開始直後、『青薔薇』との二つ名を持つその少女がゆらりとブレたかと思うと、遥か間合いの外から彼女のレイピアの切っ先が迫り、身体に触れる寸前で止まる。それも一撃では無い。現れては消える切っ先の残像はその数を数える事が出来ぬほどの速さだ。彼が開始位置から半歩下がったところで、その連撃は一拍の間を置いた。
「まさか?まさかこの俺に降参しろとでも言うつもりかこの小娘がっ!」
少女の態度に激高した彼は、手にした大剣を力任せに振り回す。しかしそんな状態で本来の力が発揮できる筈も無く、彼の剣はジャンヌに掠りもせず空しく宙を舞うばかり。
そんな自分の不甲斐無さに更に苛立ちを募らせた彼は、振り下ろした剣の先で土をすくうとそれをジャンヌの顔目掛けて叩きつけた。
体捌きも速さも勝るジャンヌにそんな小細工が通用する訳は無いのだが、その戦いを汚す行いはジャンヌの心に火をつけるには十分だ。治癒系の得意な魔法使いが待機しているので少々の怪我ならすぐに治療が出来る。
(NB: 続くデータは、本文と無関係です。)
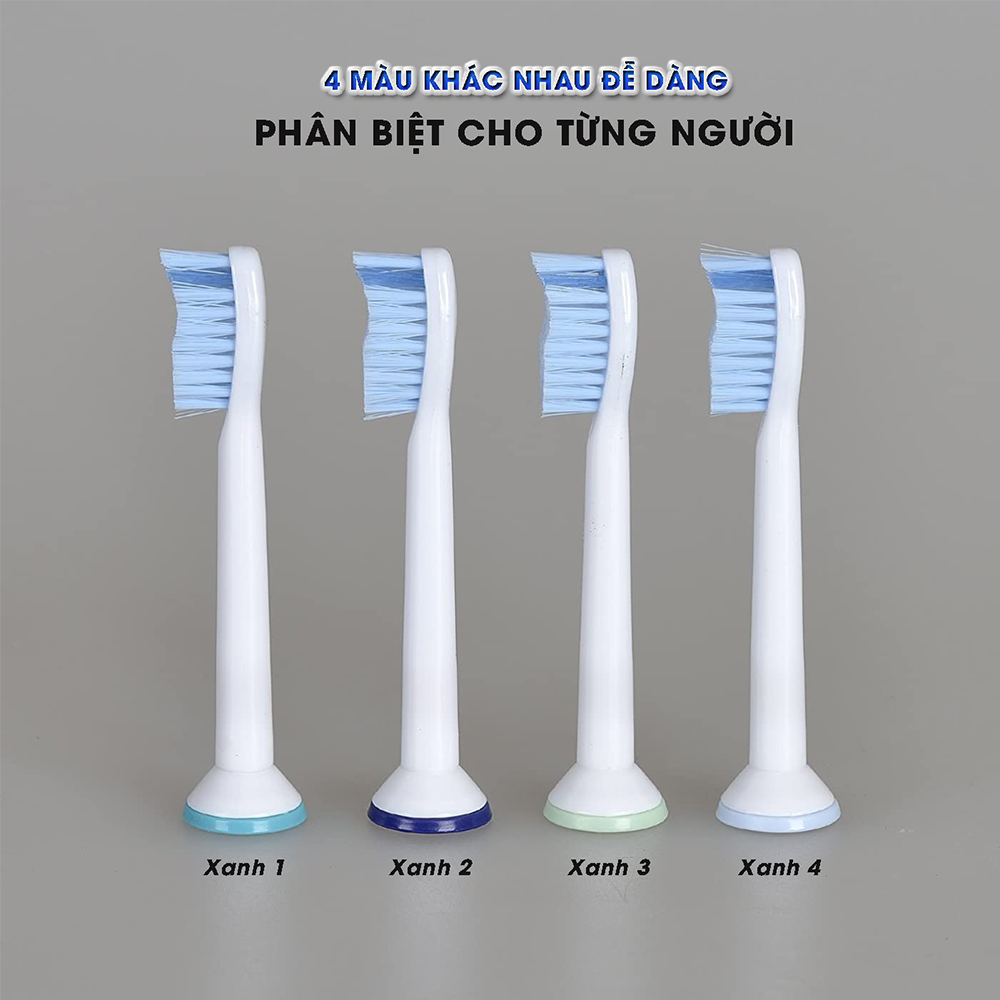 Bộ 4 đầu bàn chải đánh răng điện HX-6054A cho máy Philips Sonicare cho răng nhạy cảm HX3, HX6, HX7, HX8, HX9, R, FlexCare +, FlexCare, HealthyWhite, HydroClean, EasyClean, DiamondClean-Cho răng nhạy cảm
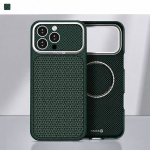 EVELATUS Apple iPhone 17 Pro Carbon Premium Edition &uuml;mbris MagSafe Soft Touch, s&uuml;sinikkiust &uuml;mbris, roheline telefoni&uuml;mbris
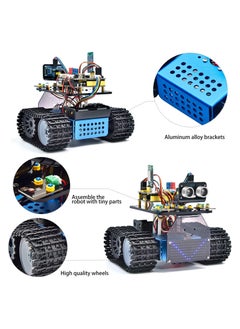 Keyestudio Mini Caterpillar Tank Robot V3 Smart Car Kit for Arduino, IR Infrared and App Remote Control (iOS and Android), Light and Ultrasonic Follow, 8X16 LED Panel, Ultrasonic Obstacle Avoidance  - Image 3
それを知ってるジャンヌは、先程より半歩踏み込んでガルデンに連撃を叩き込んだ。
咄嗟に大剣でガードしたガルデンだったが、剣から外れた右肩と右の頬に数個の浅い穴を穿たれ、膝を付いて降参した。
その敗北が彼から輝かしい名声と将軍職を奪う事になる。
もちろん試合後、傷は全て治療されたのだが、ジャンヌの事を考えるだけで突かれた右の頬が痛み出すのだ。
「もうよい下がれ」
「はっ!」
ガルデンがそう言うと跪いていた男は、掻き消えるように姿が消える。
後には、まるで魔物でも暴れたかのように荒れた部屋と、酒瓶を持ってそのまま飲む荒んだガルデンの姿があった。